## 任务要求
a: 请照原文抄下页面中“咋求呢?我们首先建出原图,边”和“j) ( ((i) - 1) * m + (j) )”之间的文字,两端都算在内。
b: 把记录里含有“Considering”的那一行与含有“4. the point at 93,479”的那一行之间的各行(首尾两行也算)输出为 JSON 字符串列表,每行一项,略去空行。只输出这些行。

## 页面
=====

闲话
今天比较想摆
计数 \(n\) 个点的有标号无向图,满足每个点的度数是 \(2\)。
咋写啊?
有社论推荐吗?
看不懂计数题解咋办?
续写续写
大概都知道我要写啥了吧?放个插件
植物大战僵尸
当时讲的时候觉得没啥应用 转头打脸了
就是求最大权闭合子图。我们把关系抽象成图,”吃掉 A 才能吃 B“就连一条 \(B\to A\) 的边,表示选了 \(B\) 必须要选 \(A\)。然后我们需要从这个图里选出一个闭合的子图(没有向子图外连的边)。
咋求呢?我们首先建出原图,边权全是正无穷,再整两个超级点。源点连所有权为整数的值,边权为权,汇点连所有权为负数的值,边权为负权。然后最大权就是正权加和减去最小割。
咋证的不会。我们仍然沿用 happiness 模型,这里割了连源的边就是不选,割了连汇的边就是选。然后你肯定不能割原图的边,则有一条 \(S\to u \to v\to T\) 的路径的话肯定要选 \(v\) 或不选 \(u\)。正确性显然了。
注意先做一遍拓扑排序,删掉成环的植物和它们指向的植物。
code
const int N = 2e6 + 5;
const int inf = 0x3f3f3f3f;
const ll infll = 0x3f3f3f3f3f3f3f3fll;
int M, s, t, n, m, t1, t2, ans, sc[1005], at[1005], deg[1005];
vi g[1005]; bool vis[1005];
#define id(i, j) ( ((i) - 1) * m + (j) )
signed main() {
ios::sync_with_stdio(false), cin.tie(0), cout.tie(0);
cin >> n >> m;
M = n * m; s = ++ M, t = ++ M;
rep(i,1,n) rep(j,1,m) {
if(j < m) {
g[id(i, j + 1)].eb(id(i, j));
// adde(id(i, j), id(i, j + 1), inf);
deg[id(i, j)] ++;
}
cin >> sc[id(i, j)] >> at[id(i, j)];
rep(k,1,at[id(i, j)]) {
cin >> t1 >> t2; ++ t1, ++ t2;
g[id(i, j)].eb(id(t1, t2));
// adde(id(t1, t2), id(i, j), inf);
deg[id(t1, t2)] ++;
}
}
queue<int> que;
rep(i,1,n) rep(j,1,m) if (deg[id(i, j)] == 0) que.emplace(id(i, j)), vis[id(i, j)] = 1;
while (que.size()) {
int u = que.front(); que.pop();
for (auto v : g[u]) {
-- deg[v];
if (!vis[v] and deg[v] == 0) vis[v] = 1, que.emplace(v);
}
}
rep(i,1,n) rep(j,1,m) if (vis[id(i, j)]) {
if (sc[id(i, j)] > 0) adde(s, id(i, j), sc[id(i, j)]), ans += sc[id(i, j)];
else adde(id(i, j), t, - sc[id(i, j)]);
for (auto v : g[id(i, j)]) if (vis[v]) adde(v, id(i, j), inf);
}
cout << ans - Dinic(s, t) << '\n';
}
清理雪道
最小……流?
没错,有源汇上下界最小流。

=====

## 数据记录
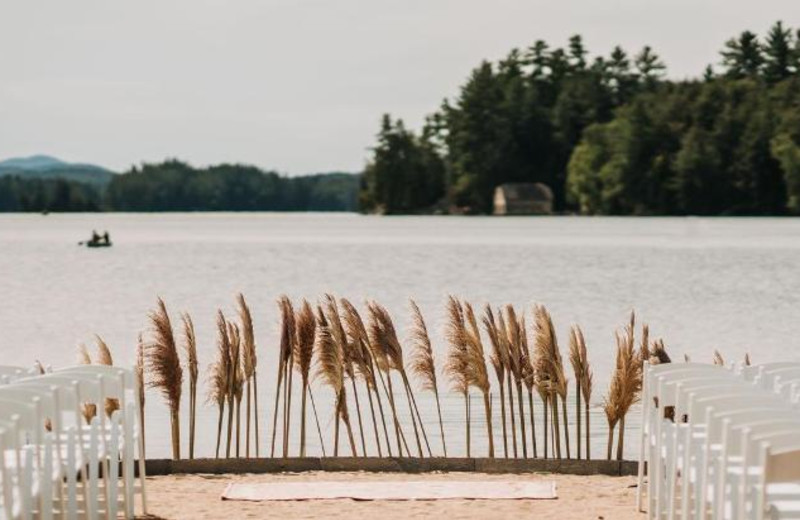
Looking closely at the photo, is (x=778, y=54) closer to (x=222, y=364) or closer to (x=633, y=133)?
(x=633, y=133)

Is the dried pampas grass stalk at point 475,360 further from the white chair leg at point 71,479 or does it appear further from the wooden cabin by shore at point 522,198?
the wooden cabin by shore at point 522,198

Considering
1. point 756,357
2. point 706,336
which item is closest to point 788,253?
point 706,336

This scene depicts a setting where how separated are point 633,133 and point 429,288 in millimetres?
90014

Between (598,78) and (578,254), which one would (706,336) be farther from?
(598,78)

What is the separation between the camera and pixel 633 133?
159000 mm

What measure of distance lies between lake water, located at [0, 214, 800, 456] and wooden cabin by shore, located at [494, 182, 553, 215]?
40.0 m

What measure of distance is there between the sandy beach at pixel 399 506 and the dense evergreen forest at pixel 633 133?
137 meters

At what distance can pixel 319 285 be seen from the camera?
252 ft

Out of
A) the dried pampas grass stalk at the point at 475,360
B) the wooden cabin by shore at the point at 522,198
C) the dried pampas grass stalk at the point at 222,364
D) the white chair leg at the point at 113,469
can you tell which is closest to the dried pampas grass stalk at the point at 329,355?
the dried pampas grass stalk at the point at 222,364

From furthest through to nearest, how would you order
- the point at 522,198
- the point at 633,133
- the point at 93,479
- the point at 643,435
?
1. the point at 522,198
2. the point at 633,133
3. the point at 643,435
4. the point at 93,479

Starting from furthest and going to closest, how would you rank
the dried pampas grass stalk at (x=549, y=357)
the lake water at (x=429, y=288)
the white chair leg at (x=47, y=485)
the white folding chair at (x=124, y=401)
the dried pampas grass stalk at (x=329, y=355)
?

=====

## 练习结果
a:
咋求呢?我们首先建出原图,边权全是正无穷,再整两个超级点。源点连所有权为整数的值,边权为权,汇点连所有权为负数的值,边权为负权。然后最大权就是正权加和减去最小割。
咋证的不会。我们仍然沿用 happiness 模型,这里割了连源的边就是不选,割了连汇的边就是选。然后你肯定不能割原图的边,则有一条 \(S\to u \to v\to T\) 的路径的话肯定要选 \(v\) 或不选 \(u\)。正确性显然了。
注意先做一遍拓扑排序,删掉成环的植物和它们指向的植物。
code
const int N = 2e6 + 5;
const int inf = 0x3f3f3f3f;
const ll infll = 0x3f3f3f3f3f3f3f3fll;
int M, s, t, n, m, t1, t2, ans, sc[1005], at[1005], deg[1005];
vi g[1005]; bool vis[1005];
#define id(i, j) ( ((i) - 1) * m + (j) )

b:
[
  "Considering",
  "1. point 756,357",
  "2. point 706,336",
  "which item is closest to point 788,253?",
  "point 706,336",
  "This scene depicts a setting where how separated are point 633,133 and point 429,288 in millimetres?",
  "90014",
  "Between (598,78) and (578,254), which one would (706,336) be farther from?",
  "(598,78)",
  "What is the separation between the camera and pixel 633 133?",
  "159000 mm",
  "What measure of distance lies between lake water, located at [0, 214, 800, 456] and wooden cabin by shore, located at [494, 182, 553, 215]?",
  "40.0 m",
  "What measure of distance is there between the sandy beach at pixel 399 506 and the dense evergreen forest at pixel 633 133?",
  "137 meters",
  "At what distance can pixel 319 285 be seen from the camera?",
  "252 ft",
  "Out of",
  "A) the dried pampas grass stalk at the point at 475,360",
  "B) the wooden cabin by shore at the point at 522,198",
  "C) the dried pampas grass stalk at the point at 222,364",
  "D) the white chair leg at the point at 113,469",
  "can you tell which is closest to the dried pampas grass stalk at the point at 329,355?",
  "the dried pampas grass stalk at the point at 222,364",
  "From furthest through to nearest, how would you order",
  "- the point at 522,198",
  "- the point at 633,133",
  "- the point at 93,479",
  "- the point at 643,435",
  "?",
  "1. the point at 522,198",
  "2. the point at 633,133",
  "3. the point at 643,435",
  "4. the point at 93,479"
]